### Task prompt
Extract the lines up to and including the one that contains "Daisy Shah snapped", starting with the first line of the entries below, and omit the pictures.

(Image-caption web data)
*** Block opens ***
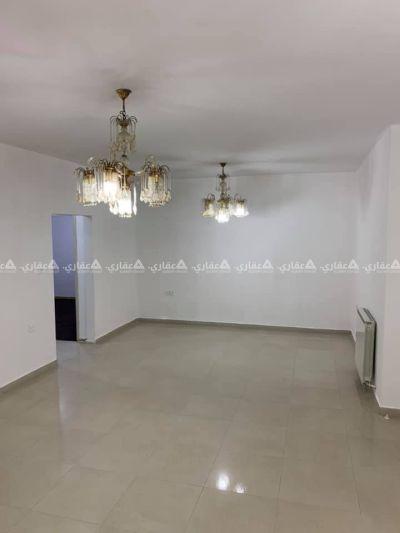 شقة للايجار في بيتونيا على الشارع الرئيسي (١٧)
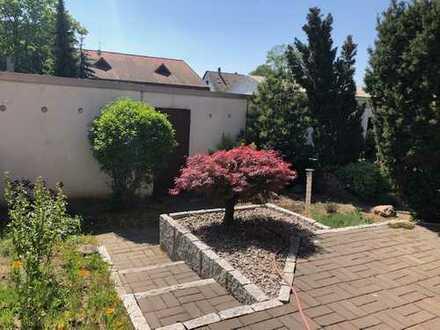 Reihenhaus mit kleinem Garten in guter ruhiger Wohnlage !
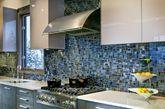澄澈透亮的马赛克瓷砖,在热度不断增加的春夏之际,送来了一份难得的清凉和舒适。即使置于厨房、浴室,其独特的光彩也足以吸引人们的眼球。(实习编辑:辛莉惠)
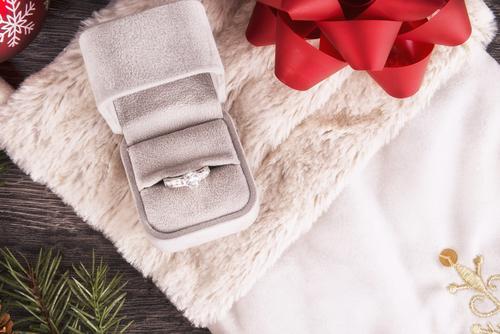 クリスマス_プロポーズ_婚約指輪_指輪以外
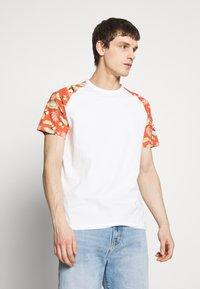 Jack & Jones - JORTROPIC TEE - Camiseta estampada - cloud dancer - 0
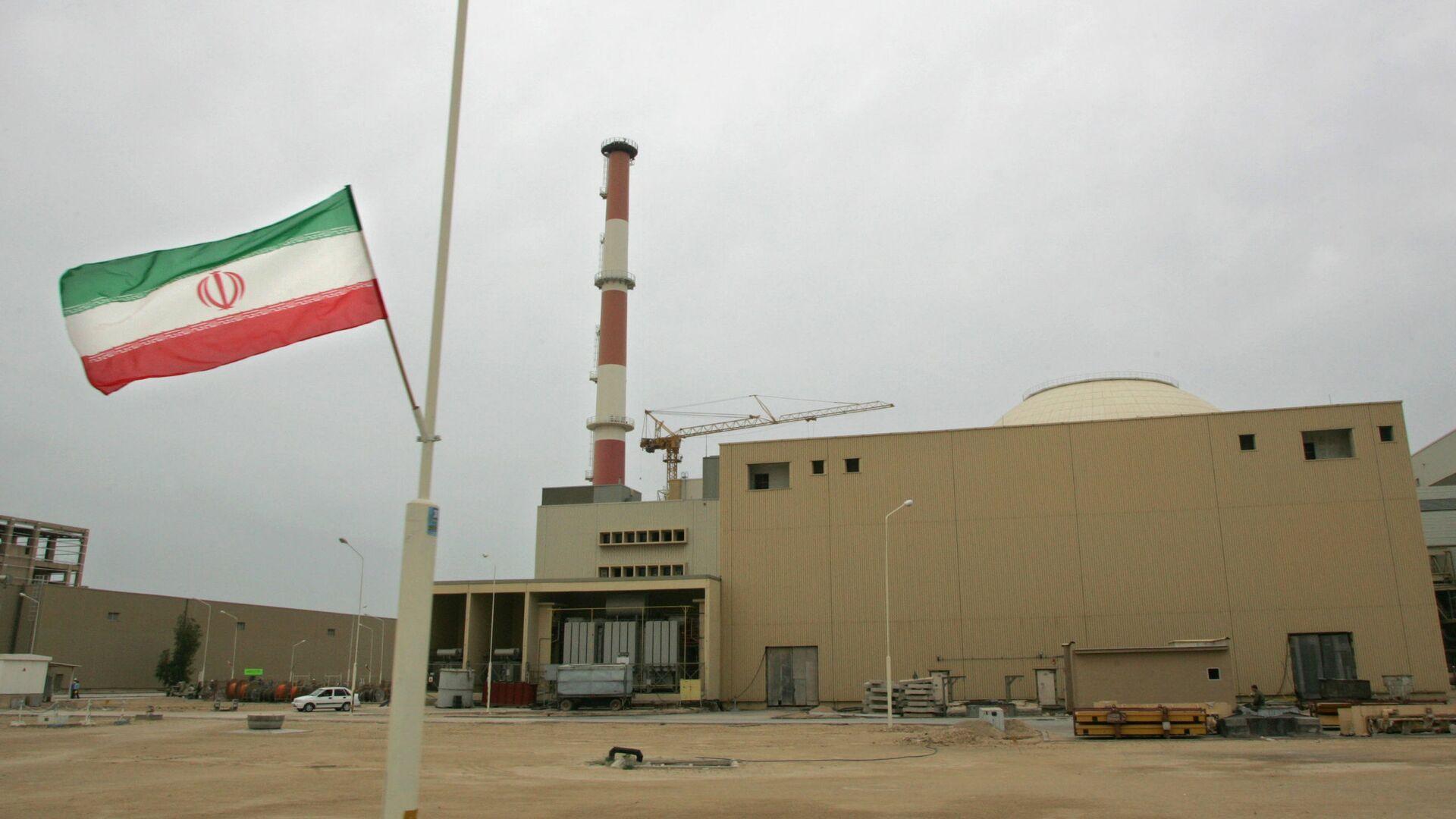 La bandera de Irán junto a la planta nuclear de Bushehr - Sputnik Mundo, 1920, 01.02.2021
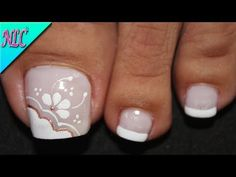 Toe Nail Flower Designs, Bridal Nails Designs, Bridal Nail Art, Toe Nail Color, Toe Nail Art, Pretty Toe Nails, Love Nails, Nail Art Pieds, Feet Nail Design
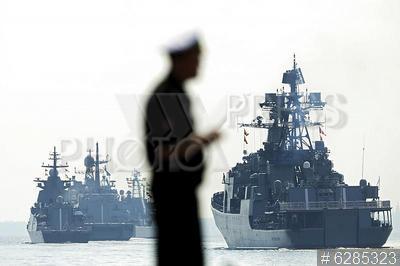 6285323 / Репетиция парада ВМФ. Подготовка к празднованию Дня военно-морского флота. Репетиция военно-морского парада. Прохождение кораблей.
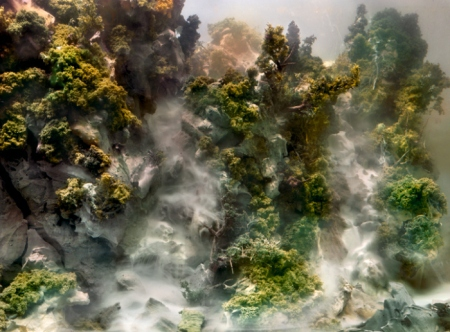 4600-waterfall-04h-34x44-54x70-72x94-20101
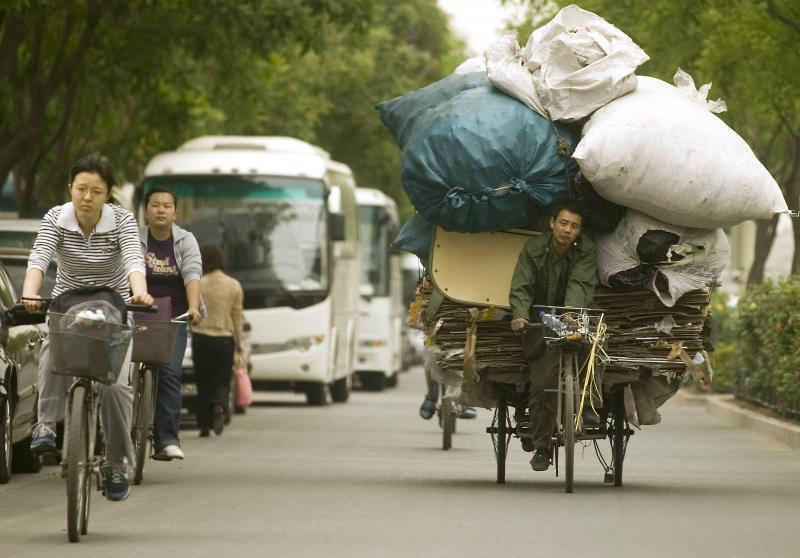 10. Китаец везет мусор на свалку в Пекине. К 2020 году Китай может попросту не справиться с объемом мусора в крупных городах. (UPI Photo/Stephen Shaver)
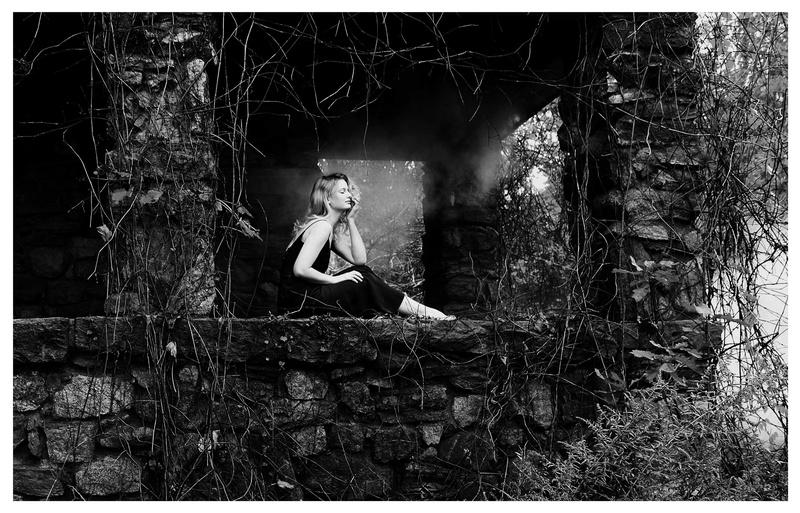 Female model photo shoot of MeredithMontgomery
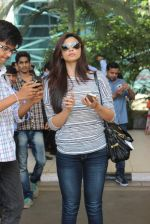Daisy Shah snapped in Mumbai on 23rd May 2015 (36)_5561ae85799fd.JPG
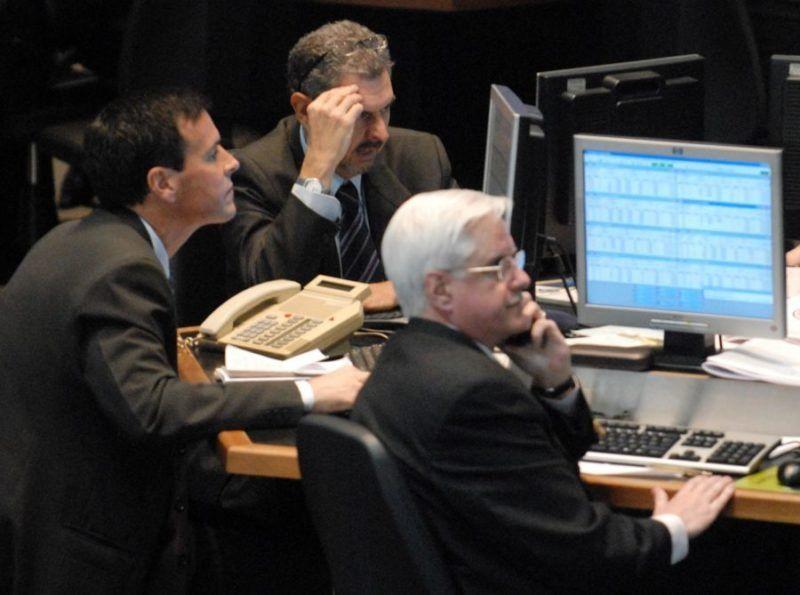Las acciones argentinas en Wall Street cayeron un 60% y la tasa de interés del BCRA subió al 74%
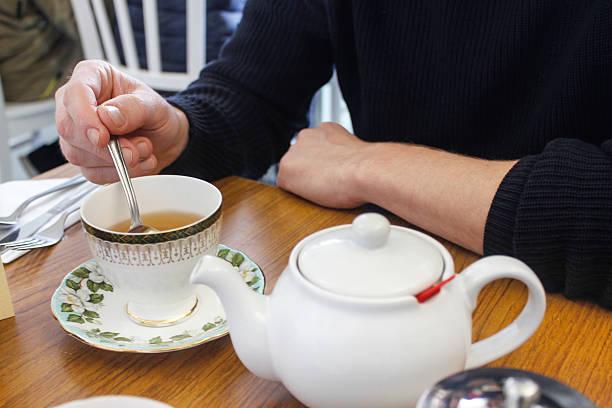 english culture of drinking tea - jasmin party stock-fotos und bilder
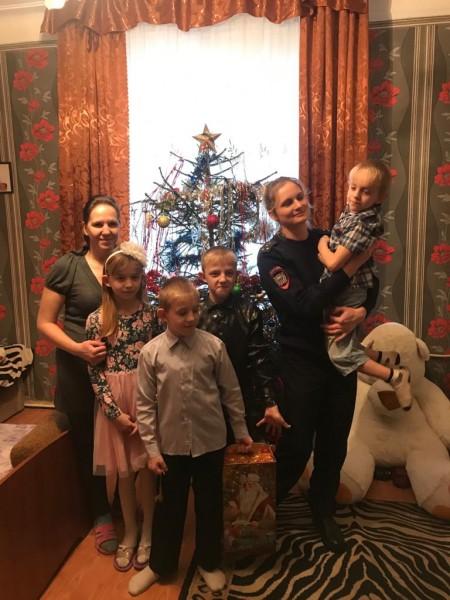 В Тверской области полицейские посетили детей, оказавшихся в сложной жизненной ситуации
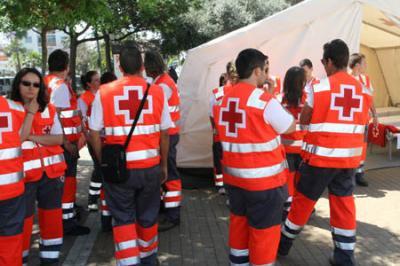 VOLUNTARIOS DE LA CRUZ ROJA DE ALZIRA PRESTAN SU COLABORACIÓN EN LOS INCENDIOS DE CASTELLÓN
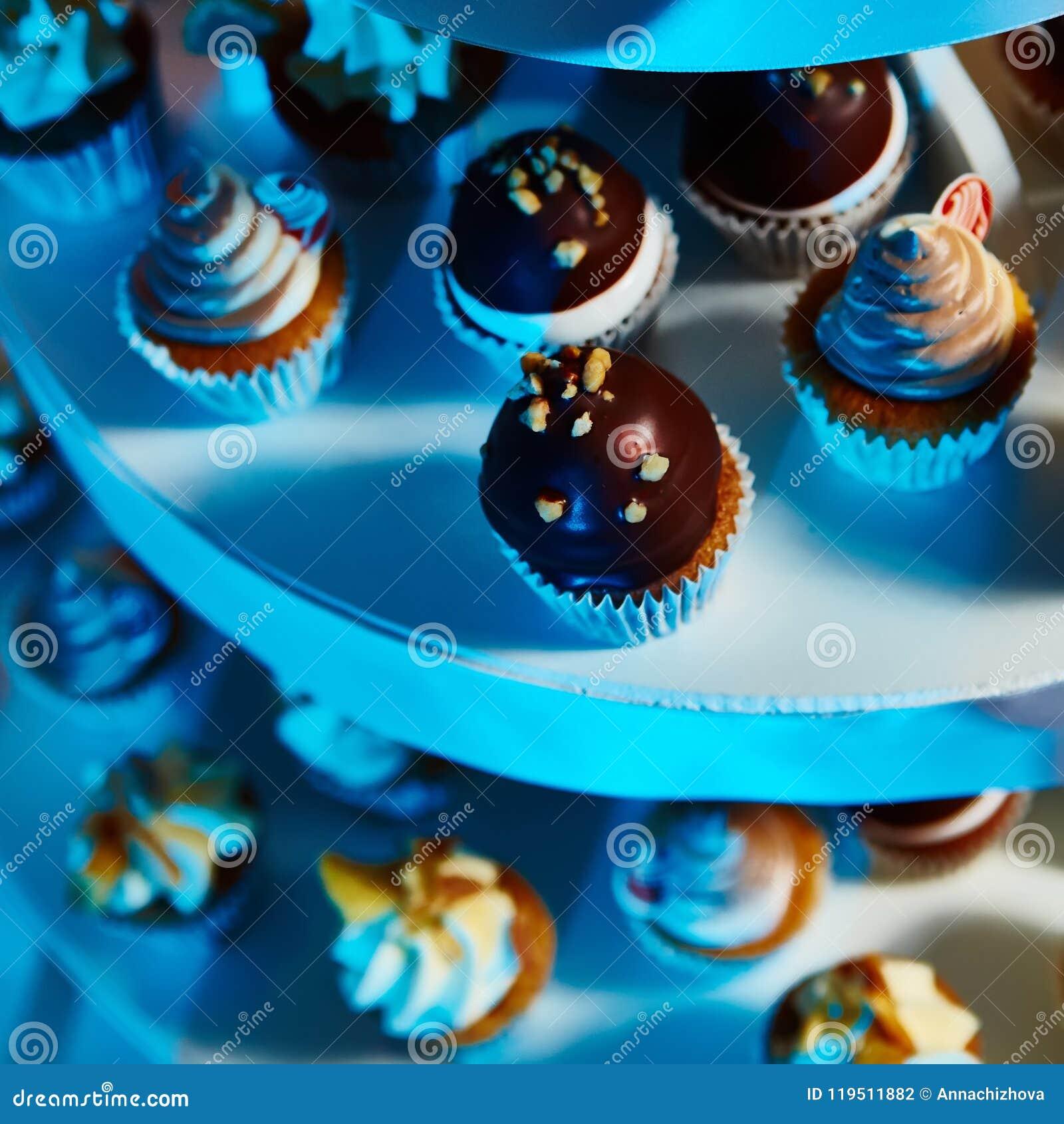 Sélection des desserts décoratifs sur la table de buffet à l événement approvisionné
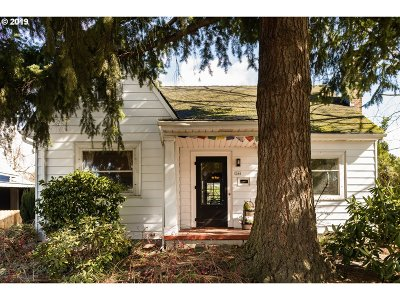 Portland Single Family Home For Sale: 244 SE 78th Ave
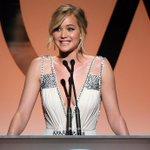 Jennifer Lawrence rouba a cena em premiação em Los Angeles. [@CadernoEla] http://t.co/tC0JjziQW9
*** Block closes ***
### Exercise solution
 شقة للايجار في بيتونيا على الشارع الرئيسي (١٧)
 Reihenhaus mit kleinem Garten in guter ruhiger Wohnlage !
澄澈透亮的马赛克瓷砖,在热度不断增加的春夏之际,送来了一份难得的清凉和舒适。即使置于厨房、浴室,其独特的光彩也足以吸引人们的眼球。(实习编辑:辛莉惠)
 クリスマス_プロポーズ_婚約指輪_指輪以外
 Jack & Jones - JORTROPIC TEE - Camiseta estampada - cloud dancer - 0
 La bandera de Irán junto a la planta nuclear de Bushehr - Sputnik Mundo, 1920, 01.02.2021
 Toe Nail Flower Designs, Bridal Nails Designs, Bridal Nail Art, Toe Nail Color, Toe Nail Art, Pretty Toe Nails, Love Nails, Nail Art Pieds, Feet Nail Design
 6285323 / Репетиция парада ВМФ. Подготовка к празднованию Дня военно-морского флота. Репетиция военно-морского парада. Прохождение кораблей.
 4600-waterfall-04h-34x44-54x70-72x94-20101
 10. Китаец везет мусор на свалку в Пекине. К 2020 году Китай может попросту не справиться с объемом мусора в крупных городах. (UPI Photo/Stephen Shaver)
 Female model photo shoot of MeredithMontgomery
Daisy Shah snapped in Mumbai on 23rd May 2015 (36)_5561ae85799fd.JPG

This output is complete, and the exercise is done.